# Exercise instructions:
In the entries below, return only the line containing "kingdom: Animalia" and those after it, exactly, through the last line.
(Entries shown)
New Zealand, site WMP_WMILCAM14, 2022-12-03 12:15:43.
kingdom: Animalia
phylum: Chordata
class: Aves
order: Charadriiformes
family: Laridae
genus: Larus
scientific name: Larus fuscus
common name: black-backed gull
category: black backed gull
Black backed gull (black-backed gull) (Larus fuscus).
(End Entries shown)
# Task answer:
kingdom: Animalia
phylum: Chordata
class: Aves
order: Charadriiformes
family: Laridae
genus: Larus
scientific name: Larus fuscus
common name: black-backed gull
category: black backed gull
Black backed gull (black-backed gull) (Larus fuscus).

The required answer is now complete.